ROMANS: Just heartbreaking, and you think that 10 million people on the move and affected by all of this, just heartbreaking. All right, coming up, faster than the speed of sound. A battlefield first. The new weapon Russia admitted unleashed on Ukraine.



JARRETT: Welcome back. Top-seeded Arizona heads to the Sweet Sixteen, narrowly missing a huge upset in a thrilling overtime win. Andy Scholes has more in this morning's "BLEACHER REPORT". Hey, Andy?

ANDY SCHOLES, CNN SPORTS CORRESPONDENT: Hey, Laura, what a weekend. You know, March Madness, one thing is for sure, it never disappoints.
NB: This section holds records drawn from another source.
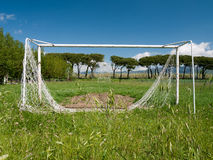 Football aka soccer pitch, unused, dilapidated Royalty Free Stock Photo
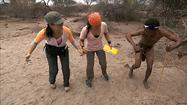 'Amazing Race' recap: Bushmen and scorpions in Botswana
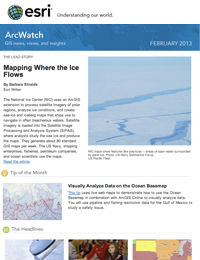 read the ArcWatch February 2013 issue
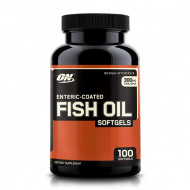 Optimum Nutrition Fish Oil 200 Softgels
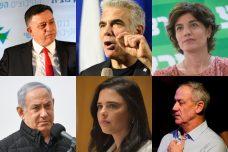 המועמדים בבחירות מציעים פתרונות סרק לבעיות סרק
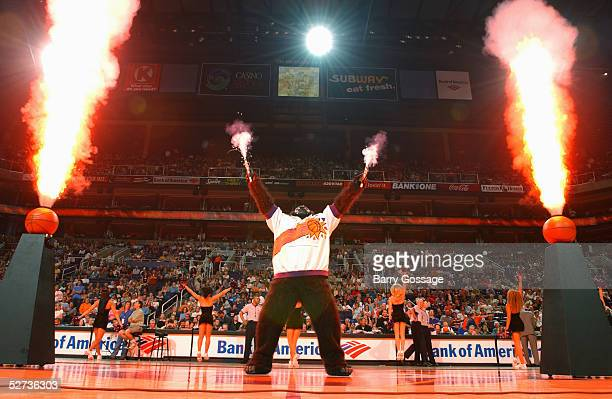 The Phoenix Suns Gorilla performs during the game against the Minnesota Timberwolves on April 1 2005 at America West Arena in Phoenix Arizona The...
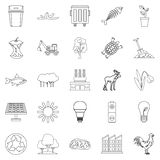 Destruction of nature icons set, outline style. Destruction of nature icons set. Outline set of 25 destruction of nature vector icons for web isolated on white Royalty Free Stock Photo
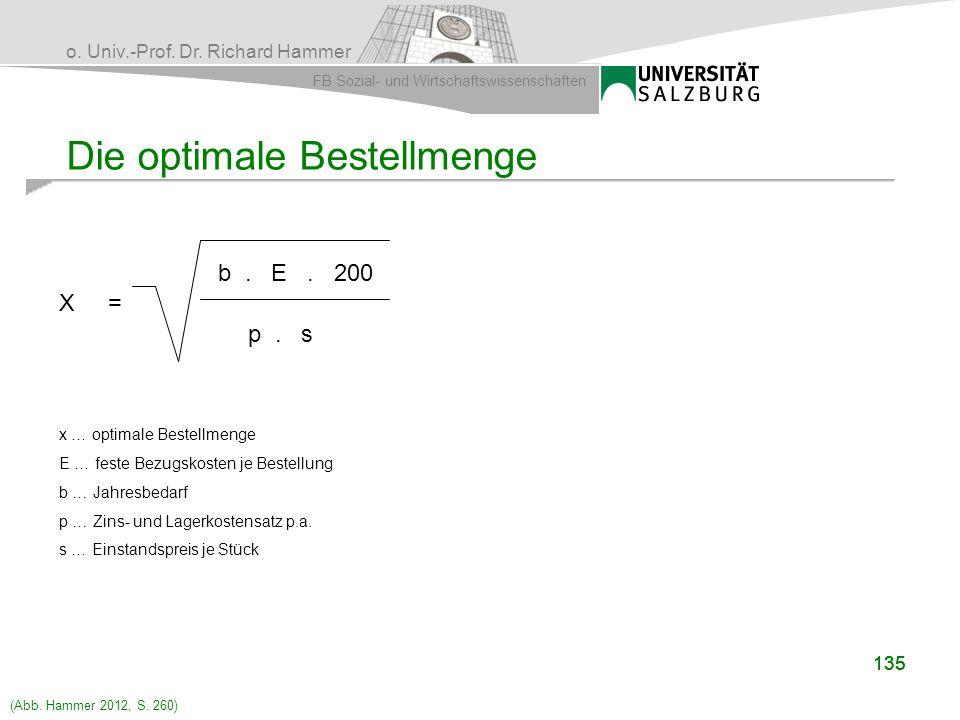 o. Univ.-Prof. Dr. Richard Hammer FB Sozial- und Wirtschaftswissenschaften 135 Die optimale Bestellmenge X = b. E. 200 p. s x … optimale Bestellmenge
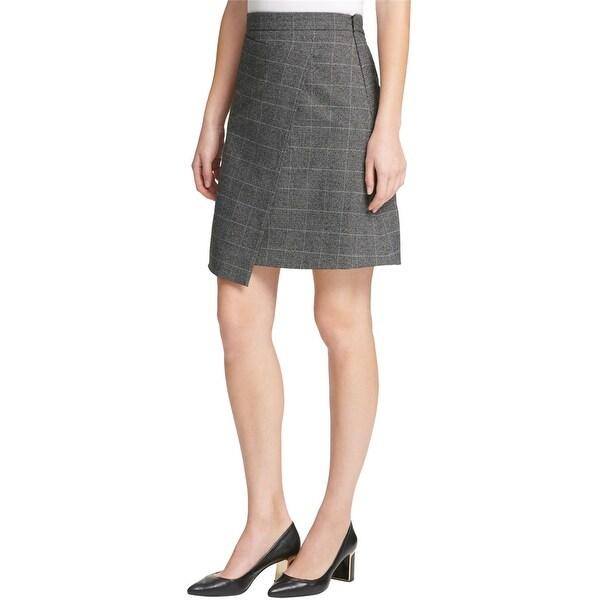 Dkny Womens Grid Asymmetrical Skirt. Opens flyout.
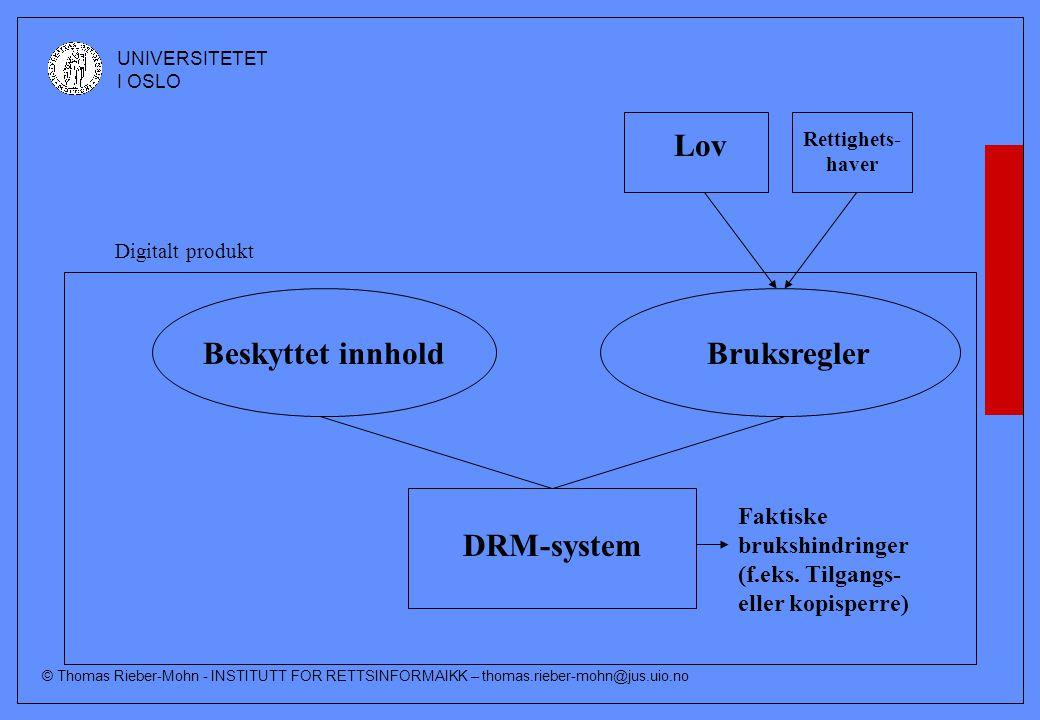 © Thomas Rieber-Mohn - INSTITUTT FOR RETTSINFORMAIKK – thomas.rieber-mohn@jus.uio.no UNIVERSITETET I OSLO Rettighets- haver Lov Beskyttet innholdBruksregler DRM-system Faktiske brukshindringer (f.eks.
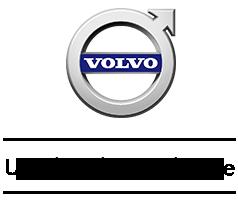 Uptown Volvo Décarie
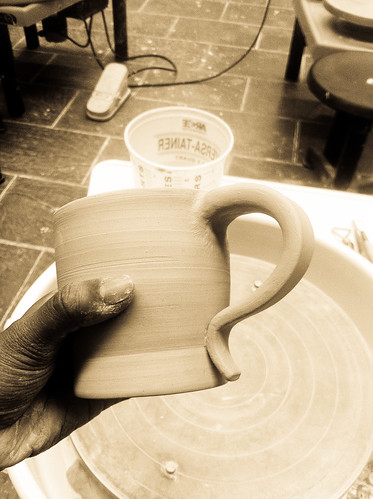 ceramics, 10/13/10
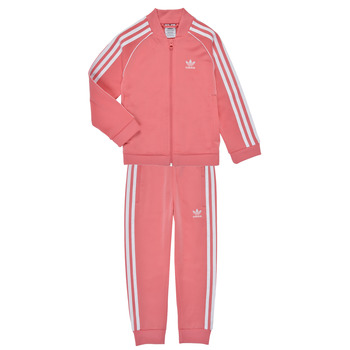 Vêtements Enfant Ensembles de survêtement adidas Originals GN7703 Multicolore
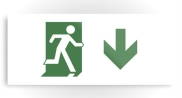 Running Man Fire Safety Exit Sign Emergency Evacuation Printed Metal 71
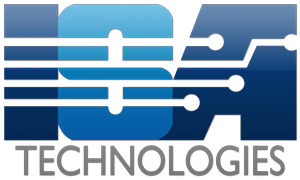ISA Technologies logo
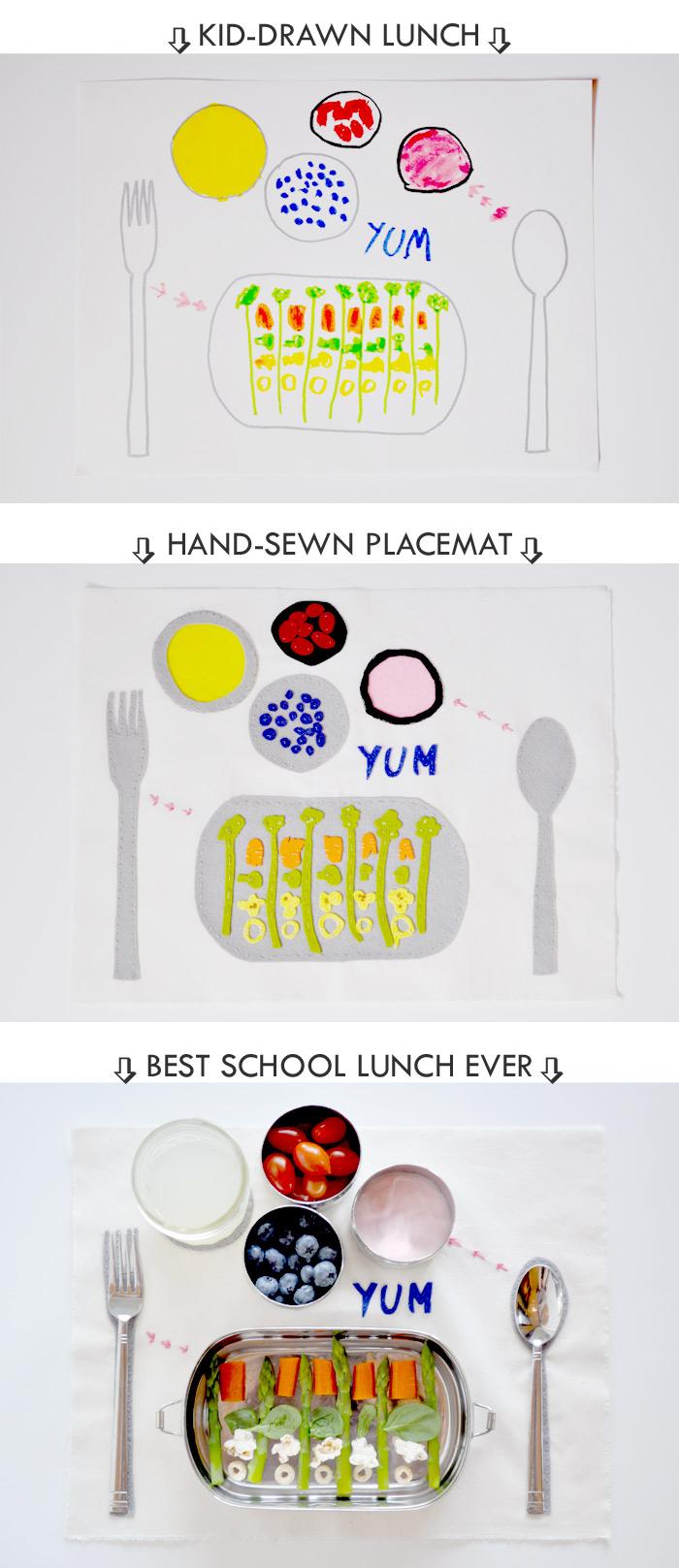 Lunch-Made-Fun---School-Pla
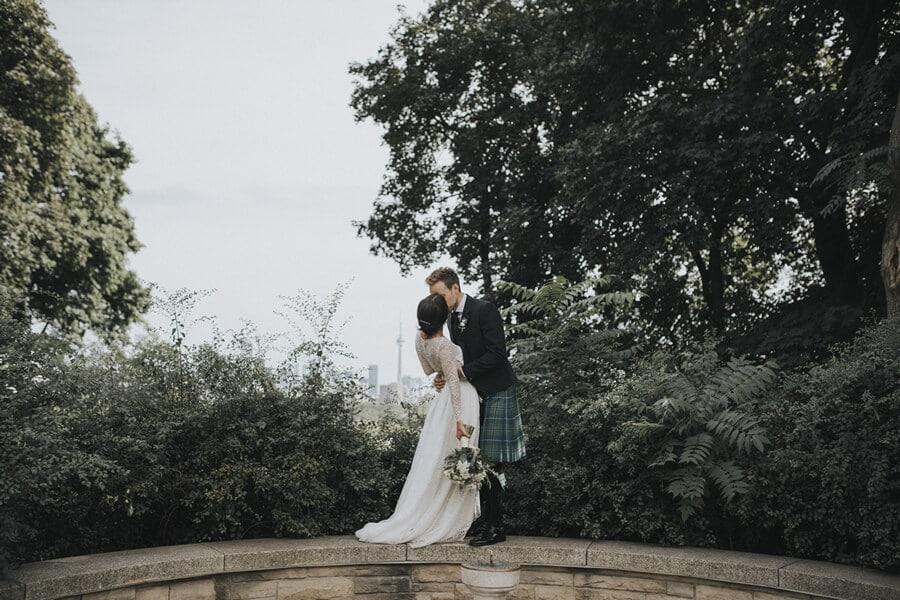 Wedding at Casa Loma, Toronto, Ontario, Lori Waltenbury, 18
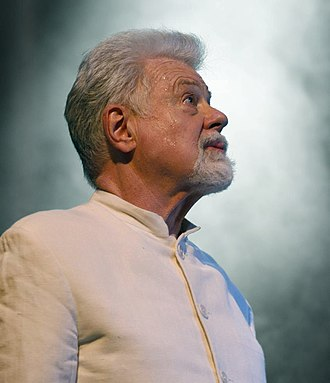 Roswell Rudd - Rudd in 2006
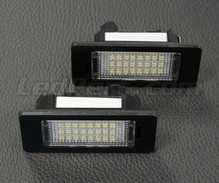 Set met 2 ledmodules nummerplaat achter BMW (type 1)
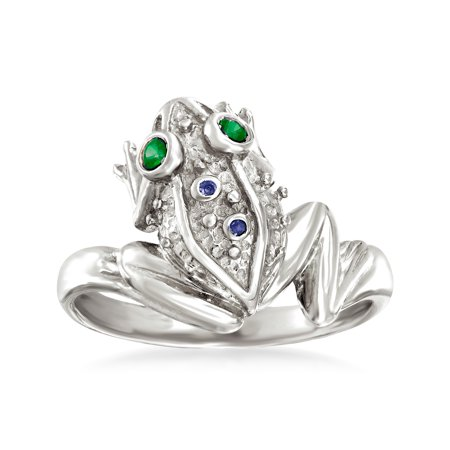 Ross-Simons Sterling Silver Frog Ring With Multi-Gemstone Accents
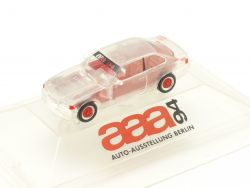 Herpa BMW M3 Coupe AAA 1994 Austellung Berlin Transparent OVP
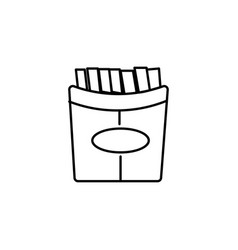 Fries icon vector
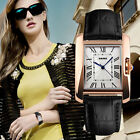SKMEI Classic Women's Gold Dial Roman Analog Leather Quartz Watch Ladies Dress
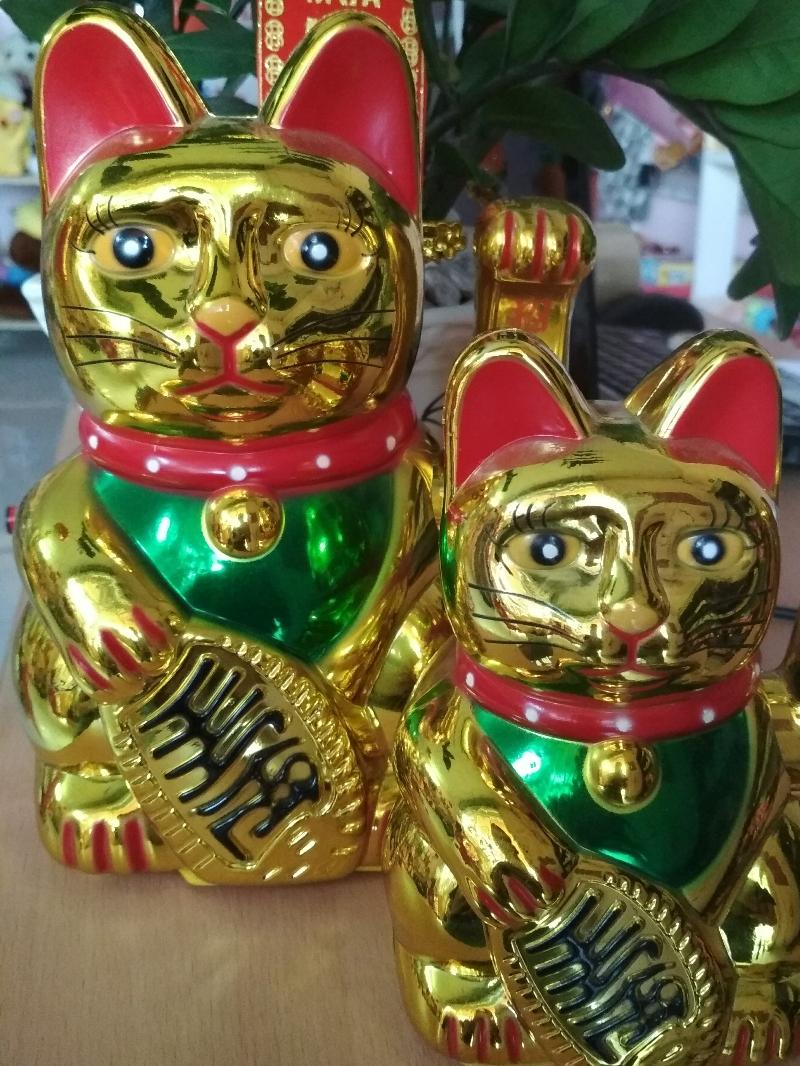 Mèo Thần Tài Vẫy Tay- Mèo Lớn 22cm 4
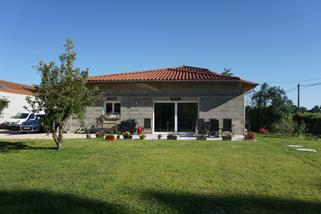 Transformation d'un garage en habitation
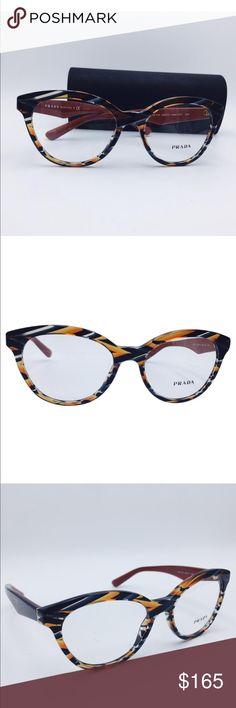 dcbafc2442908 New PRADA RX Cat Eye Trendy Glasses🧡🧡🧡 Beautiful Prada Cat Eye RX Glasses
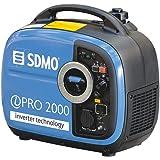 SDMO Stromerzeuger IPRO 2000 Trolley Inverter 2 Kw mit Yamaha Motor Benzin Generator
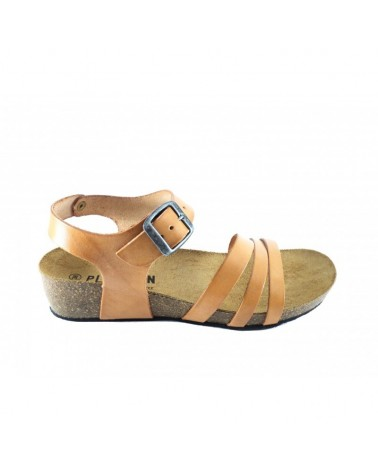 TWIST ORIGINAL FLIP-FLOP ORANGE - BROWN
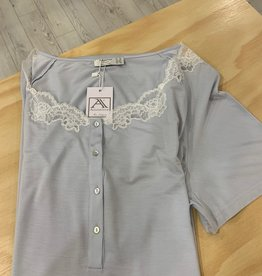 Annette Annette Maglia Short Sleeve Lace Front Opening Dress Cielo 1858
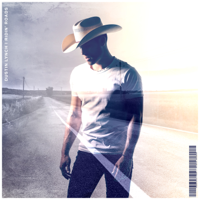 download lagu Dustin Lynch - Ridin' Roads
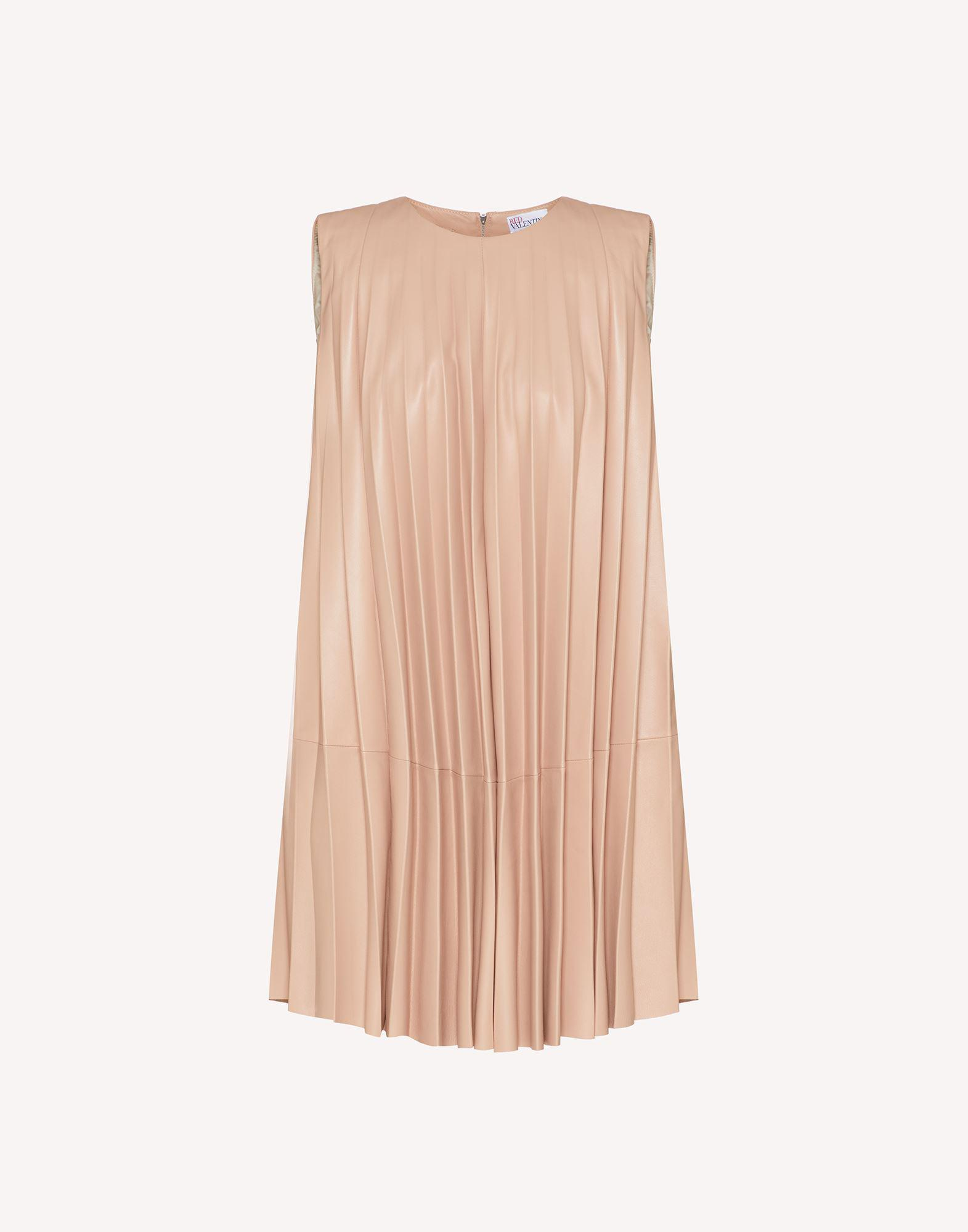 PLEATED LEATHER DRESS 4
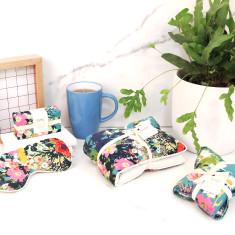 Heat Pillow, Eye Mask & Soap Pamper Gift Set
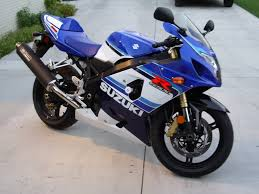 suzuki motorcycles gsxr top of the line sport bikes the suzuki gsxr series u2013 auto mart blog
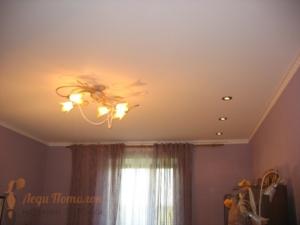 Тканевые натяжные потолки в Москве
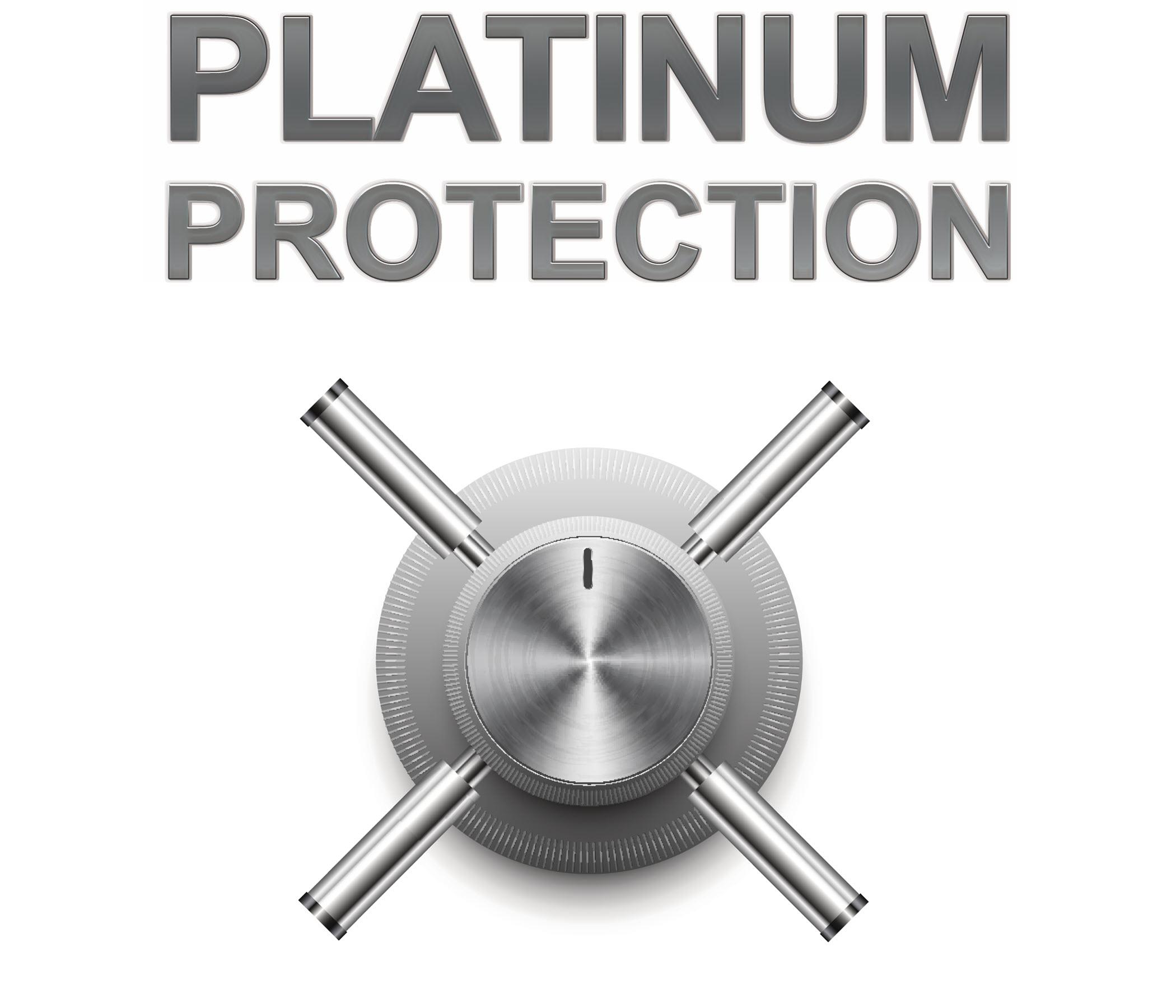 Platinum_Logo_2100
Arizona needing overtime against TCU to avoid being the first one-seed to lose in the tournament. And we had a dunk at the tournament in this one. Bennedict Mathurin rising up and throwing down the monster slam over the TCU defender right here. That had everyone on their feet.

This game was tied at 75 with 3 seconds left. Arizona's Dalen Terry forces the turnover, races down the court for what appear to be the game-winning dunk. But the officials say he didn't get the shot off before time expired. So we head to overtime. Under 20 seconds to go in the extra period, Wildcats have the ball, they're going to miss the three, but Christian Koloko comes through with the put-back slam.